→ REQUIREMENT: Pictures stay out of the copy; set down each line of the listing below exactly.
[MATERIALS PROVIDED start]
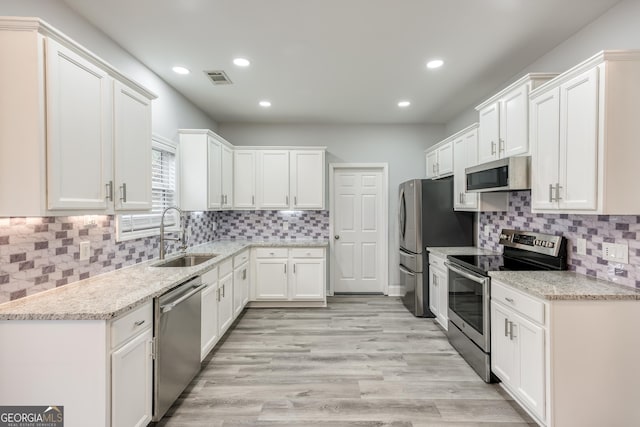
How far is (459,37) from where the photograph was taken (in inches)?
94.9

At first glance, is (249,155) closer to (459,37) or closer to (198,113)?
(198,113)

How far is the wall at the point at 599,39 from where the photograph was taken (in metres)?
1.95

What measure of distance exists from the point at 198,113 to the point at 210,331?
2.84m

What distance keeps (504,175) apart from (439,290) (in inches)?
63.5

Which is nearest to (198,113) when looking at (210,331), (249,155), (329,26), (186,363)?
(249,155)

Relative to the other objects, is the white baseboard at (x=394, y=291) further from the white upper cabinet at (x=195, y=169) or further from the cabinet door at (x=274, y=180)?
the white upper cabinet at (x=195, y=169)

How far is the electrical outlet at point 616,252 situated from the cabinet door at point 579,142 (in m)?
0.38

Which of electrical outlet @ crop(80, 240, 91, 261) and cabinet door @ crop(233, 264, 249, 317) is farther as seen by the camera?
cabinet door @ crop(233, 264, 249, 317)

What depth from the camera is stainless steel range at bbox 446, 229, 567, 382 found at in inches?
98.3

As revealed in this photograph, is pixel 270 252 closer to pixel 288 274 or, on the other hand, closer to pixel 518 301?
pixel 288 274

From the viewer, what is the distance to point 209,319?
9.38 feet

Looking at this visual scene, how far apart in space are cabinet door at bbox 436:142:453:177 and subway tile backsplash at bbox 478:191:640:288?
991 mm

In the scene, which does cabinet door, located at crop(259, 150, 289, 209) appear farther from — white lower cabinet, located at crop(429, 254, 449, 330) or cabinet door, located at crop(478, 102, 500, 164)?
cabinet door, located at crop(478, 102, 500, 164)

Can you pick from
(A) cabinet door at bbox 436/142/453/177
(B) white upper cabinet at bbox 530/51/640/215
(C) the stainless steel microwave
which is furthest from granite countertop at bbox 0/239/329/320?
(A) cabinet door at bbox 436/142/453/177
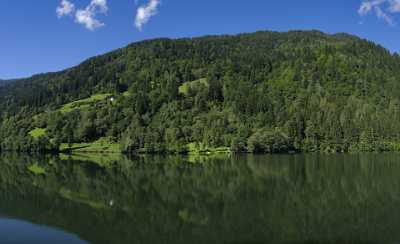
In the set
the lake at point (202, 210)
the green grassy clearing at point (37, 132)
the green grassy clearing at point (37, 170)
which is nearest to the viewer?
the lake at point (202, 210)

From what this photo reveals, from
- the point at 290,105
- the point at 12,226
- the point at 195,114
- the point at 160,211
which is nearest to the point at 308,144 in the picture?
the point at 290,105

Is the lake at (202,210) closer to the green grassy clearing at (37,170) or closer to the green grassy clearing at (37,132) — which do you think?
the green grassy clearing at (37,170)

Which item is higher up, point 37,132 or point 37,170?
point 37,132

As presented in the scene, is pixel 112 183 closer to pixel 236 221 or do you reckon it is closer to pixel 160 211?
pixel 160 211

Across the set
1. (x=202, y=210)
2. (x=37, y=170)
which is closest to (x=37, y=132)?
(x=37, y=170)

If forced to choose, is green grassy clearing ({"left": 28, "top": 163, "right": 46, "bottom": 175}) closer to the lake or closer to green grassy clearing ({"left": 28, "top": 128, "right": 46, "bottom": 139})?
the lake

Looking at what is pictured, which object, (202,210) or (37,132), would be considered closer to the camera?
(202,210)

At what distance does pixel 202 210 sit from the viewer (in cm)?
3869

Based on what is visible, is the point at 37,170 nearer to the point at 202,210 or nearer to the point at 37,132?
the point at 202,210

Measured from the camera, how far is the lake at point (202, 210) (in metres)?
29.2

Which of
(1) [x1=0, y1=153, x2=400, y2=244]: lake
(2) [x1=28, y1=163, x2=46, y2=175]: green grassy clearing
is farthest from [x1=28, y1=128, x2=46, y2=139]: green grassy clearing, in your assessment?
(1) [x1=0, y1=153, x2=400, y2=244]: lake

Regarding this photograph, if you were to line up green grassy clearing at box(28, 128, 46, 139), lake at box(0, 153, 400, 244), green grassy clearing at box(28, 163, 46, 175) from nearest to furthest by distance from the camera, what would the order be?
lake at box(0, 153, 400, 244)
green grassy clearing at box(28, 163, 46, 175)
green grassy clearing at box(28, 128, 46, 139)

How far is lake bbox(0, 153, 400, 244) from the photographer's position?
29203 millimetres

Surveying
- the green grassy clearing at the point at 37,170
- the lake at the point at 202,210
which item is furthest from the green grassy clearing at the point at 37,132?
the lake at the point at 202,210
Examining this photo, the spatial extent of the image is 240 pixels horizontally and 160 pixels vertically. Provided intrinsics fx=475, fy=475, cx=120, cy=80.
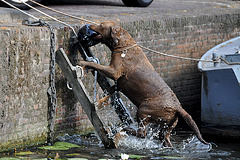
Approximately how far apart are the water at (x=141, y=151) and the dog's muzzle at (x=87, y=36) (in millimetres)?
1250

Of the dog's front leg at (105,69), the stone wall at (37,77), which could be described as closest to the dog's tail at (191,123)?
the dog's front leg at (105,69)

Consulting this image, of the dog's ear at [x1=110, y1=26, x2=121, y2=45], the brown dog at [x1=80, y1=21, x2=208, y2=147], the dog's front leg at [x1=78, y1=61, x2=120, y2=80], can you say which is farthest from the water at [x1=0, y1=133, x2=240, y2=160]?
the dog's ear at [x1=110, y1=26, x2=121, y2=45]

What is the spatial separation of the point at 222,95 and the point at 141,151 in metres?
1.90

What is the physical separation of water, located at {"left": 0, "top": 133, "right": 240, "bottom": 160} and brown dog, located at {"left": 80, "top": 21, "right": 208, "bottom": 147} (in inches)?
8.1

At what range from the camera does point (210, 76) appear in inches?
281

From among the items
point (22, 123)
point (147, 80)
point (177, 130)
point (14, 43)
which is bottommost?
[MATERIALS PROVIDED end]
→ RESULT:
How far is (459,37) from where the photograph was taken (in inches)?
94.9

At first glance, is (249,155) closer to (459,37) or closer to (198,113)?
(198,113)

How far is the wall at the point at 599,39 from where the photograph was taken (in metres)?
1.95

What measure of distance exists from the point at 198,113 to the point at 210,331?
2.84m

What distance keeps (504,175) apart from (439,290) (in inches)?
63.5

Which is nearest to (198,113) when looking at (210,331), (249,155), (329,26), (186,363)?
(249,155)

Relative to the other objects, is the white baseboard at (x=394, y=291) further from the white upper cabinet at (x=195, y=169) or further from the cabinet door at (x=274, y=180)?
the white upper cabinet at (x=195, y=169)

How far is the electrical outlet at point 616,252 situated from the cabinet door at point 579,142 (in m)?
0.38

Which of electrical outlet @ crop(80, 240, 91, 261) and cabinet door @ crop(233, 264, 249, 317) is farther as seen by the camera?
cabinet door @ crop(233, 264, 249, 317)

What depth from the camera is stainless steel range at bbox 446, 229, 567, 382 found at in inches?
98.3

As revealed in this photograph, is pixel 270 252 closer to pixel 288 274 or, on the other hand, closer to pixel 518 301?
pixel 288 274

From the viewer, what is the distance to point 209,319?
9.38 feet

Looking at this visual scene, how far apart in space are cabinet door at bbox 436:142:453:177 and subway tile backsplash at bbox 478:191:640:288?
991 mm

In the scene, which does cabinet door, located at crop(259, 150, 289, 209) appear farther from — white lower cabinet, located at crop(429, 254, 449, 330) or cabinet door, located at crop(478, 102, 500, 164)?
cabinet door, located at crop(478, 102, 500, 164)

Can you pick from
(A) cabinet door at bbox 436/142/453/177
(B) white upper cabinet at bbox 530/51/640/215
(C) the stainless steel microwave
which is furthest from granite countertop at bbox 0/239/329/320?
(A) cabinet door at bbox 436/142/453/177
In the set
the lake at point (202, 210)
the green grassy clearing at point (37, 132)
the green grassy clearing at point (37, 170)
which is nearest to the viewer?
the lake at point (202, 210)

From what this photo reveals, from
- the point at 290,105
- the point at 12,226
- the point at 195,114
- the point at 160,211
which is nearest to the point at 308,144 in the picture?
the point at 290,105

Is the lake at (202,210) closer to the green grassy clearing at (37,170) or closer to the green grassy clearing at (37,132) — which do you think?
the green grassy clearing at (37,170)

Which item is higher up, point 37,132 or point 37,170?
point 37,132

As presented in the scene, is pixel 112 183 closer to pixel 236 221 or do you reckon it is closer to pixel 160 211?
pixel 160 211

Across the set
1. (x=202, y=210)
2. (x=37, y=170)
which is closest to (x=37, y=132)?
(x=37, y=170)

If forced to choose, is green grassy clearing ({"left": 28, "top": 163, "right": 46, "bottom": 175}) closer to the lake or closer to green grassy clearing ({"left": 28, "top": 128, "right": 46, "bottom": 139})?
the lake

Looking at what is pictured, which object, (202,210) or (37,132), would be considered closer to the camera?
(202,210)

At what distance does pixel 202 210 sit from the viewer (in cm)?
3869

Based on what is visible, is the point at 37,170 nearer to the point at 202,210 or nearer to the point at 37,132?
the point at 202,210

Measured from the camera, how far is the lake at point (202, 210) (in metres)?
29.2

Which of
(1) [x1=0, y1=153, x2=400, y2=244]: lake
(2) [x1=28, y1=163, x2=46, y2=175]: green grassy clearing
is farthest from [x1=28, y1=128, x2=46, y2=139]: green grassy clearing, in your assessment?
(1) [x1=0, y1=153, x2=400, y2=244]: lake

Regarding this photograph, if you were to line up green grassy clearing at box(28, 128, 46, 139), lake at box(0, 153, 400, 244), green grassy clearing at box(28, 163, 46, 175) from nearest to furthest by distance from the camera, what would the order be?
lake at box(0, 153, 400, 244)
green grassy clearing at box(28, 163, 46, 175)
green grassy clearing at box(28, 128, 46, 139)

How far is lake bbox(0, 153, 400, 244) from the photographer's position?
29203 millimetres

Surveying
- the green grassy clearing at the point at 37,170
- the lake at the point at 202,210
which item is furthest from the green grassy clearing at the point at 37,132?
the lake at the point at 202,210
Examining this photo, the spatial extent of the image is 240 pixels horizontally and 160 pixels vertically. Provided intrinsics fx=475, fy=475, cx=120, cy=80.
Approximately how far apart are the water at (x=141, y=151) and the dog's muzzle at (x=87, y=36) (in millimetres)?
1250

Of the dog's front leg at (105,69), the stone wall at (37,77), which could be described as closest to the dog's tail at (191,123)?
the dog's front leg at (105,69)

Consulting this image, of the dog's ear at [x1=110, y1=26, x2=121, y2=45], the brown dog at [x1=80, y1=21, x2=208, y2=147], the dog's front leg at [x1=78, y1=61, x2=120, y2=80], can you say which is farthest from the water at [x1=0, y1=133, x2=240, y2=160]?
the dog's ear at [x1=110, y1=26, x2=121, y2=45]

What is the spatial separation of the point at 222,95 and the point at 141,151 in metres?
1.90

What is the physical separation of water, located at {"left": 0, "top": 133, "right": 240, "bottom": 160} and brown dog, located at {"left": 80, "top": 21, "right": 208, "bottom": 147} (in inches)?
8.1

At what range from the camera does point (210, 76) appear in inches?
281

From among the items
point (22, 123)
point (147, 80)
point (177, 130)
point (14, 43)
which is bottommost?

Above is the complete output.